Intrapersonal intelligence is basically the ability to see realistically and honestly who we are and what we want. While it’s so basic, unfortunately we don’t always develop it very effectively. And although it should be taught in schools and institutes, there is a lot we can do ourselves to increase our intrapersonal IQ. Now take a look at these simple tips.

Intrapersonal intelligence

 

  • Keep a diary, write down your thoughts, feelings, memories… and go deep.
  • Practice meditation, go for a walk or run. These are great ways to connect with yourself.
  • Work on having a reflective attitude, not reactive.
  • Be critical of yourself, self-evaluate.
  • Learn to think better: organize your ideas, make cognitive maps, make the implicit explicit, compare, criticize, analyze, plan…
  • Observe your environment. Connect with it using all your senses and clarify how it makes you feel.
  • Unleash your creativity.
  • Manage your emotions better: name them, channel them, explore them…

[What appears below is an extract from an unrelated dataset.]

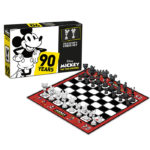 Mickey The True Original Chess Set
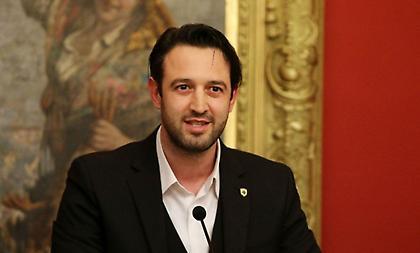 Γενικός Αρχηγός της ΑΕΚ ο Ηλίας Χατσίκας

To conclude, whether or not we support Howard Gardner’s theory of multiple intelligences, there’s one aspect we can’t ignore. They give us the opportunity to experience life happier and more in peace with ourselves. Intrapersonal intelligence is one of the most valuable tools to have on the journey of life.

 

Bibliography

-Gardner, Howard (2008). Multiple intelligences. Barcelona: Paidós

-Gardner Howard (2011) Extraordinary Minds. Barcelona: Kaidós

-Gardner, Howard (1998). “A Reply to Perry D. Klein’s “Multiplying the Problems of Intelligence by Eight” Canadian Journal of Education 23 (1): 96-102.